Thursday, July 5th, 2007

                    I dropped Kaitlyn off at the sitter’s house this morning and then I headed downtown to the train station… to start the big adventure I’ve probably been driving everyone nuts talking about: my big trip to Paris.

                    I had my first class ticket on the TGV. It featured a screaming baby in the car and a broken tray-table at my seat. Perfect.

                    I learned that if you are on a train in France and it is lunchtime, don’t wait to eat. At noon the line stretched nearly all the way out of the food car. I could see the line from my seat. I finally gave up and joined it. I stood there for 20 minutes only to find out they were out of anything worth eating. So I bought a cold sandwich. It wasn’t really very good, nor was it fun to eat without a little table, but by the time I got the food I was really hungry.

                    When we got to Paris, I decided the line for the taxi was too long. It should not take as long to get a taxi as the entire train ride took. So I figured I could figure out the Metro. How hard could it be? Not too bad. Although every time I get on a train, I worry I’m on the wrong one going the wrong way. Once I realized I was headed toward my hotel, I realized I had no idea where to go once I got off and out of the station. Turns out, the hotel is across the street. Even I couldn’t miss that.

4th of July

Wednesday, July 4th, 2007

                        So, what does an American do in France on the 4th of July?

                    Nothing. Kaitlyn and I ate hot dogs for lunch. That’s pretty all-American. There was some sort of Independence Day something downtown, but I couldn’t find much information about it. The word “reception” was used in one email to describe it. Hhhhmmm… I sure do miss that traditional July 4th reception.

My Brush with Death

Sunday, July 1st, 2007

The pool is blue (finally not green) and the weather is hot (hello, it’s finally summer)… so this afternoon we had friends over to go for a swim. Everyone tried to get me to go in… but I wasn’t buying it. Kaitlyn was so cold I swear her lips were turning blue. They tried to convince me the pool was “refreshing”… but I’m not stupid. I could see them shivering and hear their teeth chattering.

                Instead of going in the water, I decided it would be safe enough to sit in one of our lounge chairs and lounge with a glass of wine. Todd sat out there for hours and never once did I see him flail his arms and scream because of a bug.

                We don’t know why, but suddenly our yard is the place to be for flies of all sizes. Especially big. I now understand that a horse fly has nothing to do with a horse… it’s simply that darn big.

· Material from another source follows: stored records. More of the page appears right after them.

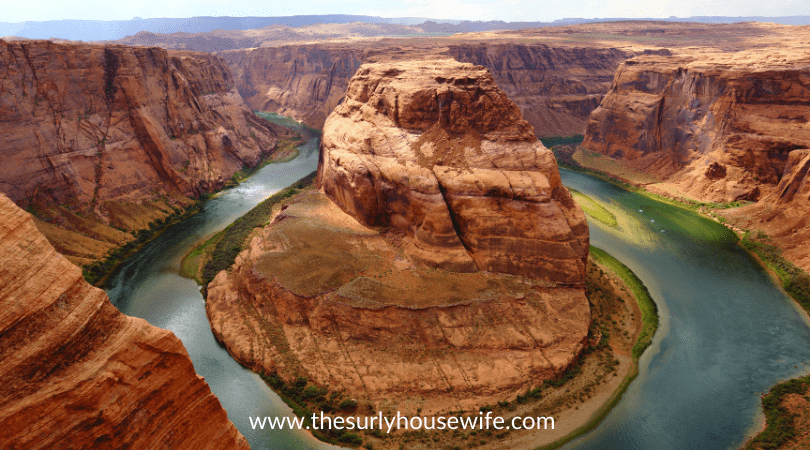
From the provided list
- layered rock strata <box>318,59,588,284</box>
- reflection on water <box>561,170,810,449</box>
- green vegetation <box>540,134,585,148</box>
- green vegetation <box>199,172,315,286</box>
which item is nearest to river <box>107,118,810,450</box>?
reflection on water <box>561,170,810,449</box>

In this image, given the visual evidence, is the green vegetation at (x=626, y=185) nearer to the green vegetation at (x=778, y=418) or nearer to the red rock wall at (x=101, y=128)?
the green vegetation at (x=778, y=418)

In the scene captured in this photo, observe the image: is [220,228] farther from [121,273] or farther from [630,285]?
[630,285]

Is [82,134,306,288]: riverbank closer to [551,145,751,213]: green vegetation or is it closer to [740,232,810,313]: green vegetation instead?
[551,145,751,213]: green vegetation

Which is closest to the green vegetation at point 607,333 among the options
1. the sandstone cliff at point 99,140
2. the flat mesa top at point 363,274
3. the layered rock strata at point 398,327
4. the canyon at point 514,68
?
the layered rock strata at point 398,327

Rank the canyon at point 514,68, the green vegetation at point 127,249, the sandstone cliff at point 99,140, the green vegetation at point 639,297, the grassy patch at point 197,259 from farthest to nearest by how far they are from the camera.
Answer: the canyon at point 514,68 → the sandstone cliff at point 99,140 → the grassy patch at point 197,259 → the green vegetation at point 127,249 → the green vegetation at point 639,297

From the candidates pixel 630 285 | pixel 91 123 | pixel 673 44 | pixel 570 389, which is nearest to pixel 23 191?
pixel 91 123

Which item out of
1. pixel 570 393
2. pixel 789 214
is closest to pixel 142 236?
pixel 570 393
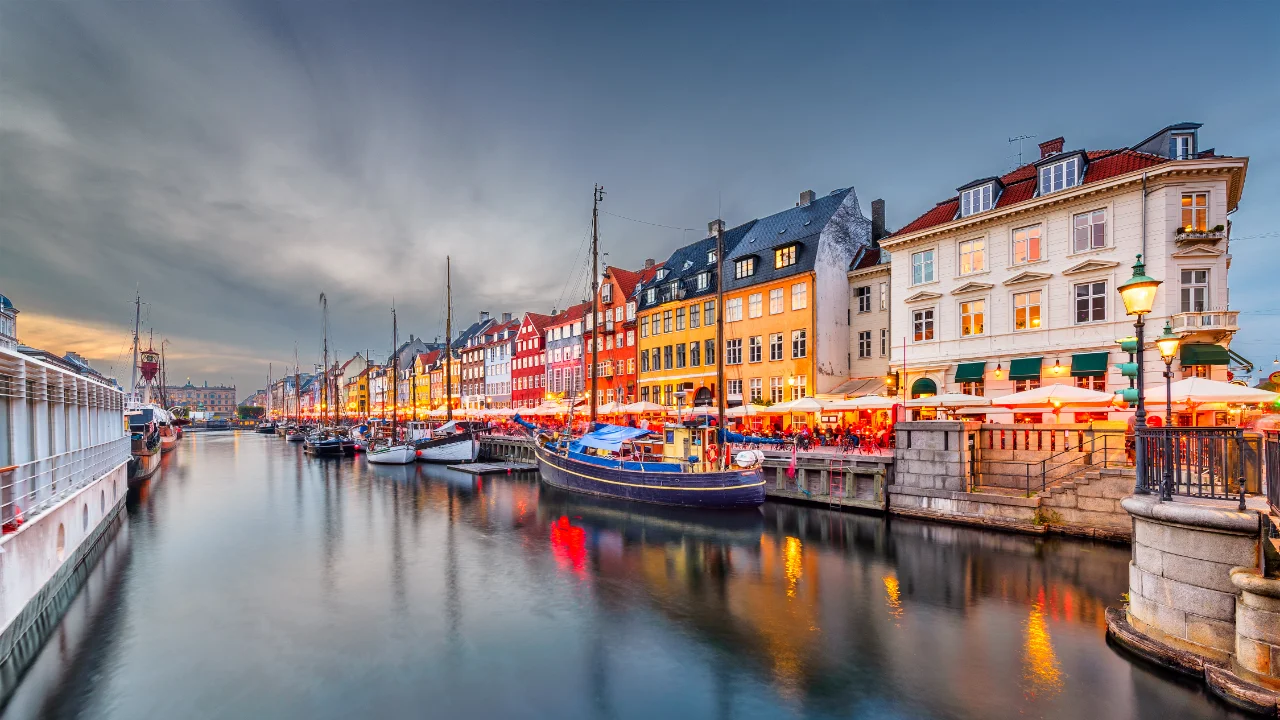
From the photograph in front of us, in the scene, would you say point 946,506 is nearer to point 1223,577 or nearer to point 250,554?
point 1223,577

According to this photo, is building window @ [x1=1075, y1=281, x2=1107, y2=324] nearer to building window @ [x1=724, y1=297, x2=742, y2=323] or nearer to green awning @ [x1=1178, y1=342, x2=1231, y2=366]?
green awning @ [x1=1178, y1=342, x2=1231, y2=366]

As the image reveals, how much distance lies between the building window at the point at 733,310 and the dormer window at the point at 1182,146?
2567 cm

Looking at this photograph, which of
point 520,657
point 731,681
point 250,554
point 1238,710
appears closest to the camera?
point 1238,710

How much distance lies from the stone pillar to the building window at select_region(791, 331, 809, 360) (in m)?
30.3

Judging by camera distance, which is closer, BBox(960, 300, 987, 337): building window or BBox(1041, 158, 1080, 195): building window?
BBox(1041, 158, 1080, 195): building window

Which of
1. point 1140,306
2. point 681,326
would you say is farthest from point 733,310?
point 1140,306

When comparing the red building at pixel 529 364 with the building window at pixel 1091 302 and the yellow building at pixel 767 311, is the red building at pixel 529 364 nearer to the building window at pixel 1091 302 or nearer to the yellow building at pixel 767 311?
the yellow building at pixel 767 311

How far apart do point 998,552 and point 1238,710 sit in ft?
Result: 37.3

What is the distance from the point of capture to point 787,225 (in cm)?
4572

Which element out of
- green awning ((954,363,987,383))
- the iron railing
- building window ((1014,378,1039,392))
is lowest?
the iron railing

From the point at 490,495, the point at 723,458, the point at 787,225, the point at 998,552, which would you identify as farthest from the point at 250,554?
the point at 787,225

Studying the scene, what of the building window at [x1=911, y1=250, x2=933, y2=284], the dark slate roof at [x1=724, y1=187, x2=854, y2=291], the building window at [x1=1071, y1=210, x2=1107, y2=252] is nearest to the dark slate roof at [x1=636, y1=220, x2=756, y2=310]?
the dark slate roof at [x1=724, y1=187, x2=854, y2=291]

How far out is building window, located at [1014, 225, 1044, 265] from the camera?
2939 centimetres

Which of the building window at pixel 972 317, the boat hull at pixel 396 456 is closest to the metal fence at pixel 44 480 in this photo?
the boat hull at pixel 396 456
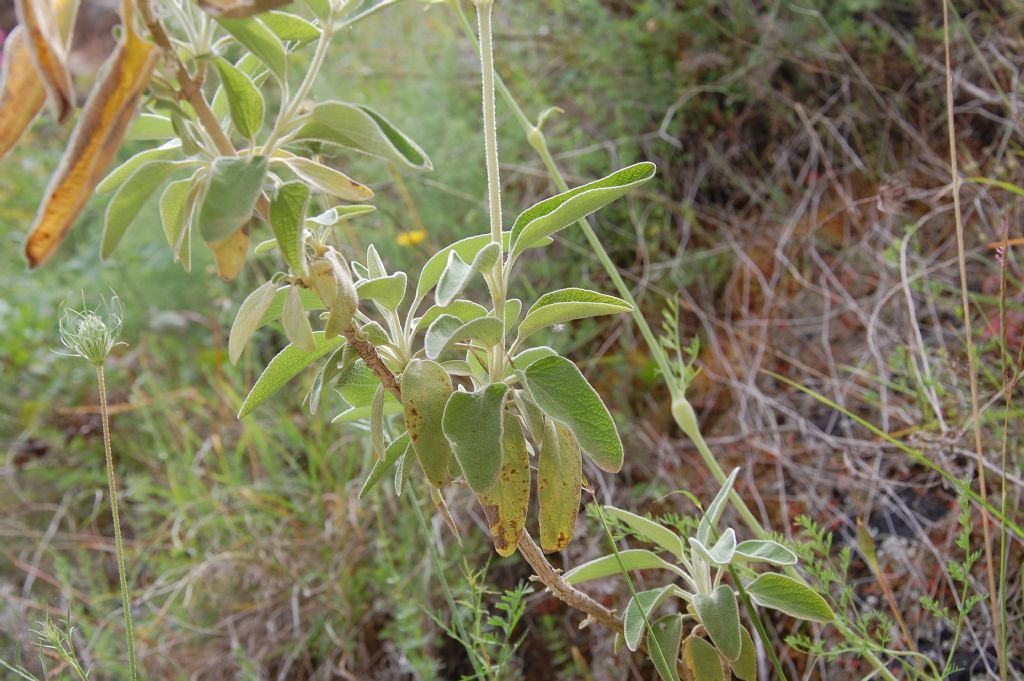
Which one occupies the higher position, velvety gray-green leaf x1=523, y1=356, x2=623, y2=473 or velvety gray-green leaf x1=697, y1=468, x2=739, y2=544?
velvety gray-green leaf x1=523, y1=356, x2=623, y2=473

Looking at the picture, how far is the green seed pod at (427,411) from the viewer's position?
0.60 metres

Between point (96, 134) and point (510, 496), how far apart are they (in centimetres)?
34

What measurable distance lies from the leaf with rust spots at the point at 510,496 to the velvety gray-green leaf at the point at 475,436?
3cm

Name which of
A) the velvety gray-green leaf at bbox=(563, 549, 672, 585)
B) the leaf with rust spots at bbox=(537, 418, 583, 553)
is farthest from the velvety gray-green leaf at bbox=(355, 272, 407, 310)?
the velvety gray-green leaf at bbox=(563, 549, 672, 585)

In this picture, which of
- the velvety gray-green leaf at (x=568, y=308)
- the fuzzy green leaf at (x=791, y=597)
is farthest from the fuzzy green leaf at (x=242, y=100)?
the fuzzy green leaf at (x=791, y=597)

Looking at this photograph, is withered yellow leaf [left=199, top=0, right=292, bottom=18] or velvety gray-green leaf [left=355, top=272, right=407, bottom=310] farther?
velvety gray-green leaf [left=355, top=272, right=407, bottom=310]

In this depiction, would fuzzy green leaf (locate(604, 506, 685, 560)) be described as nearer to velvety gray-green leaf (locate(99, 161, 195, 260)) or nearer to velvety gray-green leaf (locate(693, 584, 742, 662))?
velvety gray-green leaf (locate(693, 584, 742, 662))

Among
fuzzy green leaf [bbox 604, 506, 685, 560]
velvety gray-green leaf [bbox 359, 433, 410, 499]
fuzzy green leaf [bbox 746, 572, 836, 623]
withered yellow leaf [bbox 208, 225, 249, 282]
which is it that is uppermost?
withered yellow leaf [bbox 208, 225, 249, 282]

                So I’m sitting on the lounge chair when I feel a bug on my leg. I figured it was one of the massive flies that won’t leave us alone, so I swatted it away. That was when I realized I had mindlessly risked life and limb. That was no fly. It was a wasp. I screamed and made someone else stomp it out with her shoe. (well, it was already mad at me!)

                My leg hurts a little bit. Bill says I didn’t get stung. Maybe not. But that wasp did something to me. It bit me or it brushed me with it’s stinger as I was flipping it away.

                He says I should now be less afraid of them. I faced one. I’m undecided.